REQUIRED ACTIONS:
a. Answer these from the graphs lab page:
(i) Besides the link at the top, how can the FAQ be reached?
(ii) In a tree, how many parents may each node have?
(iii) What are simple graphs, as described for CS61BL?
b. Put this sentence from the graphs lab page into Spanish: "In a graph, we still have a collection of nodes, but each node in a graph can be connected to any other node without limitation."
c. Go on with the graphs lab page, picking up after its final sentence.
═════ SOURCE DOCUMENT
Lab 17: Graphs

FAQ

Each assignment will have an FAQ linked at the top. You can also access it by adding “/faq” to the end of the URL. The FAQ for Lab 17 is located here.

Introduction

As usual, pull the files from the skeleton and make a new IntelliJ project.

Linked lists \(\subseteq\) Trees \(\subseteq\) Graphs

One of the first data structures we studied in this course was the linked list, which consisted of a set of nodes connected in sequence. Then, we looked at trees, which were a generalized version of linked lists. We can consider a tree as a linked list if we relaxed the constraint that a node could only have one child. Now, we’ll look at a generalization of a tree, called a graph. We can consider a graph as a tree if we relaxed the constraint that we can’t have cycles.

In a graph, we still have a collection of nodes, but each node in a graph can be connected to any other node without limitation. This means that there isn’t necessarily a hierarchical structure, like we get in a tree. For example, here’s a tree, where every node is descended from one another:

tree

Now suppose we add an edge back up the tree, like this:

back-edge

Notice the hierarchical structure is broken. Is \(C\) descended from \(A\) or is \(A\) descended from \(C\)??? This is no longer a tree, but it is still a graph!

There are other edges that are not allowed in a tree, but are allowed in a graph. Let’s take a look at the following:

cross-edge

Now, node \(E\) looks like it is descended from two nodes. Again, this is no longer a tree (in trees, every node must only have one parent, except the root), but it is a graph.

In general, a graph can have any possible connections between nodes, as shown below:

graph

In CS61BL, we generally only consider simple graphs, which are graphs that do not have self loops (i.e. edges that point to itself, like how node \(B\) does in the above image).
══════════
═════ PROVIDED MATERIAL
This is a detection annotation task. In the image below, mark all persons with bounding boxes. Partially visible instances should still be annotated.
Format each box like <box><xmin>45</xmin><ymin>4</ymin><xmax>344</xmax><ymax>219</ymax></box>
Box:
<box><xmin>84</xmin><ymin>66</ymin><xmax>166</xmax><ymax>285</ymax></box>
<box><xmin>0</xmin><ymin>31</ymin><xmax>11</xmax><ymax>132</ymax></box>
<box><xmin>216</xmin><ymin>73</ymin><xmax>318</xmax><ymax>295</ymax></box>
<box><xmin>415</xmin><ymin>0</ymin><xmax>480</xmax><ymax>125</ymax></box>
══════════
TASK RESULTS:
a.
(i) By adding "/faq" to the end of the URL.
(ii) Only one, except the root.
(iii) Graphs that do not have self loops, meaning edges that point to the node itself.

b. En un grafo, seguimos teniendo una colección de nodos, pero cada nodo de un grafo puede estar conectado con cualquier otro nodo sin limitación.

c.
Graphs

Graphs are a good way to represent relationships between objects. First, let’s go over some terminology. A node in a graph is called a vertex. Vertices usually represent the objects in our graph (the things that have the relationships such as people, places, or things). A relationship between two vertices is represented by an edge (arrow or line connecting two vertices).

Here are a few examples of graphs in the everyday world:

Road maps: Each city is a vertex, and the edges that connect these vertices are the roads and freeways that connect the cities. An example of what such a graph would look like can be found here. For a more local example, each building on the Berkeley campus can be thought of as a vertex, and the paths that connect those buildings would be the edges.
Computer networks: Computers and other network machinery (like routers and switches) are the vertices, and the edges are the network cables. For a wireless network, an edge is an established connection between a single computer and a single wireless router.

Directed vs. Undirected Graphs

If all edges in a graph are showing a relationship between two vertices that works in both directions, then it is called an undirected graph. A picture of an undirected graph looks like this:

undirected-graph

Other times, we may want the relationships between two vertices only go in one direction. Such a relationship can be represented with a directed graph. An example of this could be a city map, where the edges are sometimes one-way streets between locations. A two-way street would have to be represented as two edges, one of them going from location \(A\) to location \(B\), and the other from location \(B\) to location \(A\).

An example of a directed graph appears below.

directed-graph

Visually, an undirected graph will not have arrow heads on its edges because the edge connects the vertices in both directions. On the other hand, a directed graph will have arrow heads on its edges that point in the direction the edge is going.

Any undirected edge can be represented with 2 directed edges. This means every undirected graph is a directed graph, but the converse is not true.

Graph Definitions

Now that we have the basics of what a graph is, here are a few more terms that might come in handy while discussing graphs.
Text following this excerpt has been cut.